[Some records]
◆ ◆ ◆ ◆

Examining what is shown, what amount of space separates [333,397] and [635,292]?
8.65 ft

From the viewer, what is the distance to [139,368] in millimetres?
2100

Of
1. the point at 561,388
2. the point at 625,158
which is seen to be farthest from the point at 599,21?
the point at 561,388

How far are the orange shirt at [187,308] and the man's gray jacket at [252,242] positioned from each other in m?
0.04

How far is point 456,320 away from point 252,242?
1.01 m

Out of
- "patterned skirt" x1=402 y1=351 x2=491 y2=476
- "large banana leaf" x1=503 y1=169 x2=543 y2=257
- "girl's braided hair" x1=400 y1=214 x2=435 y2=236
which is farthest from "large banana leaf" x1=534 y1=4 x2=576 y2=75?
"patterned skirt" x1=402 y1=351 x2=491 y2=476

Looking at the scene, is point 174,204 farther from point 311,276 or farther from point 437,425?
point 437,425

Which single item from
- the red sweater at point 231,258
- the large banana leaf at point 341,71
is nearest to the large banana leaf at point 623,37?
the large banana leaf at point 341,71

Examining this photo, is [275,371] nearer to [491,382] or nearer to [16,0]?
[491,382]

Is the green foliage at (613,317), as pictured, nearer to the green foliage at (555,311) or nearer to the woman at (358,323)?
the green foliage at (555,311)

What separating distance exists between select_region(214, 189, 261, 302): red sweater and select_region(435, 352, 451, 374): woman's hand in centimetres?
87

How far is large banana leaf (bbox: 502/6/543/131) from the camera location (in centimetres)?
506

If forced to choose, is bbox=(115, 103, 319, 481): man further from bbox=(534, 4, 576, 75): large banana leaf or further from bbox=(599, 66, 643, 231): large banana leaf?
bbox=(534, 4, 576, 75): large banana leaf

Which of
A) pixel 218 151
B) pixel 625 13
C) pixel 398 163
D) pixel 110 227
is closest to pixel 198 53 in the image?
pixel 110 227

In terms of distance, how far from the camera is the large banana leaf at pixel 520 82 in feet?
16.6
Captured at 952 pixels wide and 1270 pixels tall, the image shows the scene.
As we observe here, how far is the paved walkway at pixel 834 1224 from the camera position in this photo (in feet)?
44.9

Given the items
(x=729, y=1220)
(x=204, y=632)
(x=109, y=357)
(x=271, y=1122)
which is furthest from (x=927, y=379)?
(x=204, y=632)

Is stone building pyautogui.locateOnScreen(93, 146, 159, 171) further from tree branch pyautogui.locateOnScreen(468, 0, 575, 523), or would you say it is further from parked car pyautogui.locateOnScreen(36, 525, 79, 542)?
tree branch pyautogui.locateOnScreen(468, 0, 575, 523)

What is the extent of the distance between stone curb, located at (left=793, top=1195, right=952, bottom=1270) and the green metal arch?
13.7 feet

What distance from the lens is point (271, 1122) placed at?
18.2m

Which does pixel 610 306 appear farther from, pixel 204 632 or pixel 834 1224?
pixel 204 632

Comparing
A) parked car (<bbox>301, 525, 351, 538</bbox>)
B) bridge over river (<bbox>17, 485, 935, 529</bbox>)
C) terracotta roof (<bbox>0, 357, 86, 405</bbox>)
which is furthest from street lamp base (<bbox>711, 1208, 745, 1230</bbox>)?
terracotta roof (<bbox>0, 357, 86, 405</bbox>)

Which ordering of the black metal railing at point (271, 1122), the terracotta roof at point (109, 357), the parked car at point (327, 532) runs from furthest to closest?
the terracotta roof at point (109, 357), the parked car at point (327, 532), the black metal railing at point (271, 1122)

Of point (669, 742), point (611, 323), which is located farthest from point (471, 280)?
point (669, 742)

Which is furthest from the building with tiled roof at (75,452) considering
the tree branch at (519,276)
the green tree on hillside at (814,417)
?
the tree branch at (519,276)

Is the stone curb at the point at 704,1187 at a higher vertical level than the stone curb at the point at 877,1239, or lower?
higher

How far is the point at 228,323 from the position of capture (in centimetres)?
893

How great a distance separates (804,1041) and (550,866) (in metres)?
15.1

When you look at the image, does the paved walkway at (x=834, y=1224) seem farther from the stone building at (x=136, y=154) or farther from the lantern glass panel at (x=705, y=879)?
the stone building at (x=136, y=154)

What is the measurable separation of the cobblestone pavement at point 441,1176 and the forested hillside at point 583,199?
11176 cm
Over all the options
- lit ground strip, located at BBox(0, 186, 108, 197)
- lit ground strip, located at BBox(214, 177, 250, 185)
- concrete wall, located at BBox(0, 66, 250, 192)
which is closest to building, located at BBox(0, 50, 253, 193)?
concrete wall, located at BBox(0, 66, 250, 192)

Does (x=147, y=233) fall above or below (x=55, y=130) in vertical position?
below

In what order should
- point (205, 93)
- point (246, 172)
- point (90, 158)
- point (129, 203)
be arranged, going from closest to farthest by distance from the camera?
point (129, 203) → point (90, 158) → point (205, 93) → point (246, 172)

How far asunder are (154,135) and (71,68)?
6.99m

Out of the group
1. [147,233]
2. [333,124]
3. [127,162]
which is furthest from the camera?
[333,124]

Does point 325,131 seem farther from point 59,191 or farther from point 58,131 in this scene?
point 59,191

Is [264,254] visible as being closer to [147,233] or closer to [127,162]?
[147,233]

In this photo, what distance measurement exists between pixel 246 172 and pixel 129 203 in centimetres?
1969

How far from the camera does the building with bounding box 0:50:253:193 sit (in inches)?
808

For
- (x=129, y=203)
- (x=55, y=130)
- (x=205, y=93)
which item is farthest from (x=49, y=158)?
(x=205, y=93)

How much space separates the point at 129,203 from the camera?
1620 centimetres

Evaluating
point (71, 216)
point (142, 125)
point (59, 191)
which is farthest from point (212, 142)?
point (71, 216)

◆ ◆ ◆ ◆

THE EXERCISE: Repeat word for word every line from the one that holds "In what order should" to the end. Both ends count.

PROBLEM SOLUTION:
In what order should
- point (205, 93)
- point (246, 172)
- point (90, 158)
- point (129, 203)
be arranged, going from closest to farthest by distance from the camera?
point (129, 203) → point (90, 158) → point (205, 93) → point (246, 172)

How far asunder are (154,135) and (71,68)?
6.99m

Out of the group
1. [147,233]
2. [333,124]
3. [127,162]
which is furthest from the camera?
[333,124]

Does point 325,131 seem farther from point 59,191 or farther from point 58,131 in this scene?
point 59,191

Is [264,254] visible as being closer to [147,233] or closer to [127,162]?
[147,233]

In this photo, what distance measurement exists between pixel 246 172 and pixel 129 203 in centimetres?
1969

How far from the camera does the building with bounding box 0:50:253:193 sit (in inches)?
808

For
- (x=129, y=203)
- (x=55, y=130)
- (x=205, y=93)
which item is farthest from (x=49, y=158)?
(x=205, y=93)

How much space separates the point at 129,203 from the camera?
1620 centimetres

Evaluating
point (71, 216)
point (142, 125)
point (59, 191)
which is farthest from point (212, 142)?
point (71, 216)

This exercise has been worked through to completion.